Hosted by professional magicians and skeptics, Penn Jillette and Teller, each episode of the show focuses on debating a variety of topics ranging from political to supernatural to more. As the name of the popular show suggests, Penn and Teller very bluntly criticize what they believe to be bull****.

Recently, their sketch on anti-vaccination from 2010 has made waves on Reddit; with many drawing similarities to the debate in America surrounding the Covid-19 vaccine.

"You may have heard vaccination causes autism in 1 out of 110 children," says Penn Jillette at the start of the clip. "F*** that. Total bull****.”

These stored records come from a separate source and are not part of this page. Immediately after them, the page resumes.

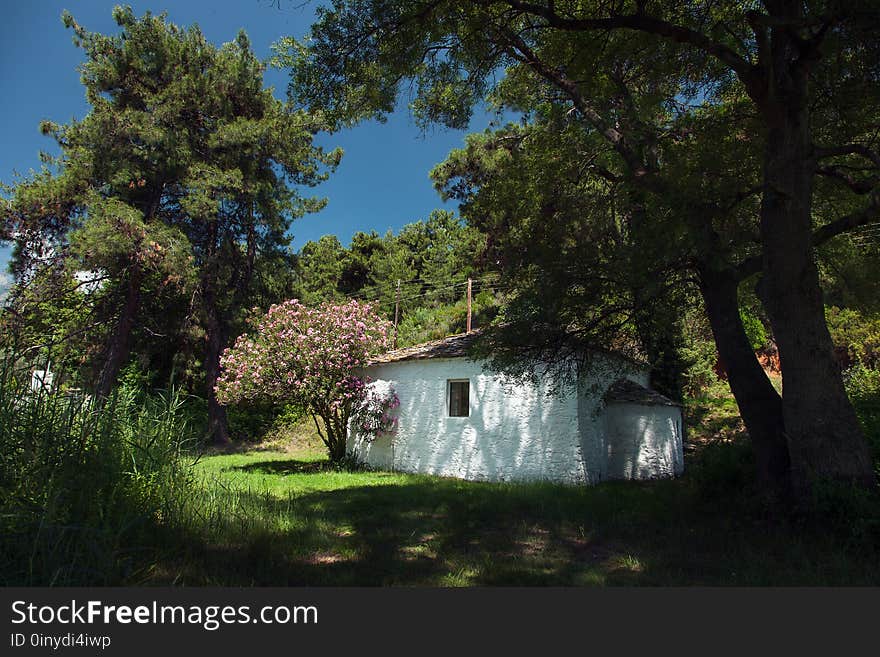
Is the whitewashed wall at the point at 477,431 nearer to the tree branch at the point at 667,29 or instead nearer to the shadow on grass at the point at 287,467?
the shadow on grass at the point at 287,467

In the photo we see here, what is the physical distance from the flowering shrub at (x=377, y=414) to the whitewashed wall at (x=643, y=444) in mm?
5319

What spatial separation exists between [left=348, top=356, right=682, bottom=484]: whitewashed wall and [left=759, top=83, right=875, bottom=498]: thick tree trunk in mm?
3414

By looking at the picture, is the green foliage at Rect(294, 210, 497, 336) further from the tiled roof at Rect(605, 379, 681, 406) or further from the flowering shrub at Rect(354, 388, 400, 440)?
the tiled roof at Rect(605, 379, 681, 406)

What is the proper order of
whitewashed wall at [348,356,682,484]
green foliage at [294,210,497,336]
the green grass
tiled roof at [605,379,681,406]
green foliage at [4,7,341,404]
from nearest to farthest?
the green grass → whitewashed wall at [348,356,682,484] → tiled roof at [605,379,681,406] → green foliage at [4,7,341,404] → green foliage at [294,210,497,336]

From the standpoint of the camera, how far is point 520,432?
10930 millimetres

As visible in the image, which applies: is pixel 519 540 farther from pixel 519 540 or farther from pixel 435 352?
pixel 435 352

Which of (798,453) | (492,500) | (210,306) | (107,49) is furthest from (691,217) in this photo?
(107,49)

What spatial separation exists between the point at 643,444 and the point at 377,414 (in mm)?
6512

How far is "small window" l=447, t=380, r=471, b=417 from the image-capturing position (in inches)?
477

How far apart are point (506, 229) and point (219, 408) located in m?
13.7

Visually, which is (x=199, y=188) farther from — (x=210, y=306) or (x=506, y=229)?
(x=506, y=229)

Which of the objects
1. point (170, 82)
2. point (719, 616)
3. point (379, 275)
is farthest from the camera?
point (379, 275)

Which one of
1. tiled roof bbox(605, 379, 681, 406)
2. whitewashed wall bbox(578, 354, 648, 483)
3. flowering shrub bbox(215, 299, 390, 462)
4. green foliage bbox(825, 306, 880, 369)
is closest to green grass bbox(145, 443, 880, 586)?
whitewashed wall bbox(578, 354, 648, 483)

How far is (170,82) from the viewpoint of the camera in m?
17.8
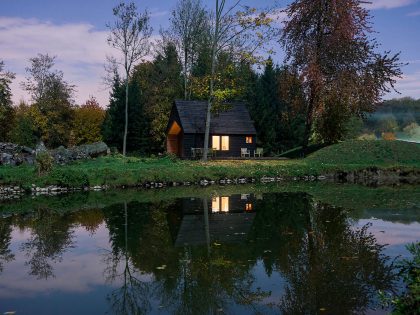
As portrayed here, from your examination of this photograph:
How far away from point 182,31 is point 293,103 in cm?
1812

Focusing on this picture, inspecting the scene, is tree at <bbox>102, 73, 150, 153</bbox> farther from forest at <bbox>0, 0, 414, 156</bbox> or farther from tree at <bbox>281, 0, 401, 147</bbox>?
tree at <bbox>281, 0, 401, 147</bbox>

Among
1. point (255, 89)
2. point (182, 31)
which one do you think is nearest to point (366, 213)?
point (182, 31)

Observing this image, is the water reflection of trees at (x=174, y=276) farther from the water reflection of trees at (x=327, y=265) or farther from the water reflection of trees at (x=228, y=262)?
the water reflection of trees at (x=327, y=265)

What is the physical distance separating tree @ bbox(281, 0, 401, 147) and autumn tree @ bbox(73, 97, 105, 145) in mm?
29325

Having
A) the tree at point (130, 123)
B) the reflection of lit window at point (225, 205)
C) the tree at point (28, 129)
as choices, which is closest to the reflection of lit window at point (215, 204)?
the reflection of lit window at point (225, 205)

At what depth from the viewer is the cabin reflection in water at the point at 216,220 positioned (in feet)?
34.3

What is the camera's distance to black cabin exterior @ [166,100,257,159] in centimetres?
3956

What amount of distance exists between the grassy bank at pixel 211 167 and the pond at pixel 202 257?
5334 mm

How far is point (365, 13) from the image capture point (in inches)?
1345

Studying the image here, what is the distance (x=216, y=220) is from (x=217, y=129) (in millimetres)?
27315

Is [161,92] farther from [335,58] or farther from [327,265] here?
[327,265]

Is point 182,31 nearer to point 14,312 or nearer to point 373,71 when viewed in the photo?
point 373,71

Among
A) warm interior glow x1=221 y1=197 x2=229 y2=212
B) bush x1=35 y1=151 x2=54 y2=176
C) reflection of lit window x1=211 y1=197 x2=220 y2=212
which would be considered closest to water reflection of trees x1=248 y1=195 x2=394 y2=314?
warm interior glow x1=221 y1=197 x2=229 y2=212

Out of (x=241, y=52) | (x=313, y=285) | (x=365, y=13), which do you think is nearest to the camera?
(x=313, y=285)
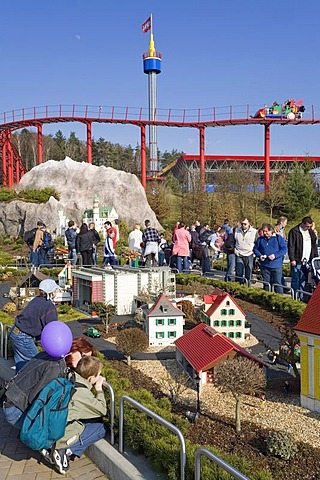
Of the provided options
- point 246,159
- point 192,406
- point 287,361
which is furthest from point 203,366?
point 246,159

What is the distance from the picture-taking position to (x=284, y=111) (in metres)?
38.8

Vaccinations have always been an area of debate, especially among parents. With the current Covid-19 vaccine rollout, many have refused to get the vaccine due to a lack of belief in its effectiveness. Moreover, some anti-vaxxers have cited their overall distrust in science.

In the now-viral clip, Penn and Teller make a case against the anti-vaccine movement by demonstrating the success rate of those with vaccines against infectious diseases versus those without using bowling pins.

The two then proceed to throw tennis balls at the pins, with one side protected by plexiglass, representing those who are vaccinated. While one of the bowling pins in the vaccinated section was pushed out to symbolize a case of autism; the section with the plexiglass was much more protected from being knocked down more than the section without.

“As somebody who works in the field of infectious disease, I've always really liked this sketch - not strictly scientifically accurate, but a great visual demonstration,” one Reddit user wrote.

Another chimed in to reply that they enjoyed the fact that while the one pin representing autism was pushed out of line, it wasn’t knocked down. “Even if it caused it in this made-up scenario there is such a degree of autism that many of them can live normal lives just be a tad different,” they wrote.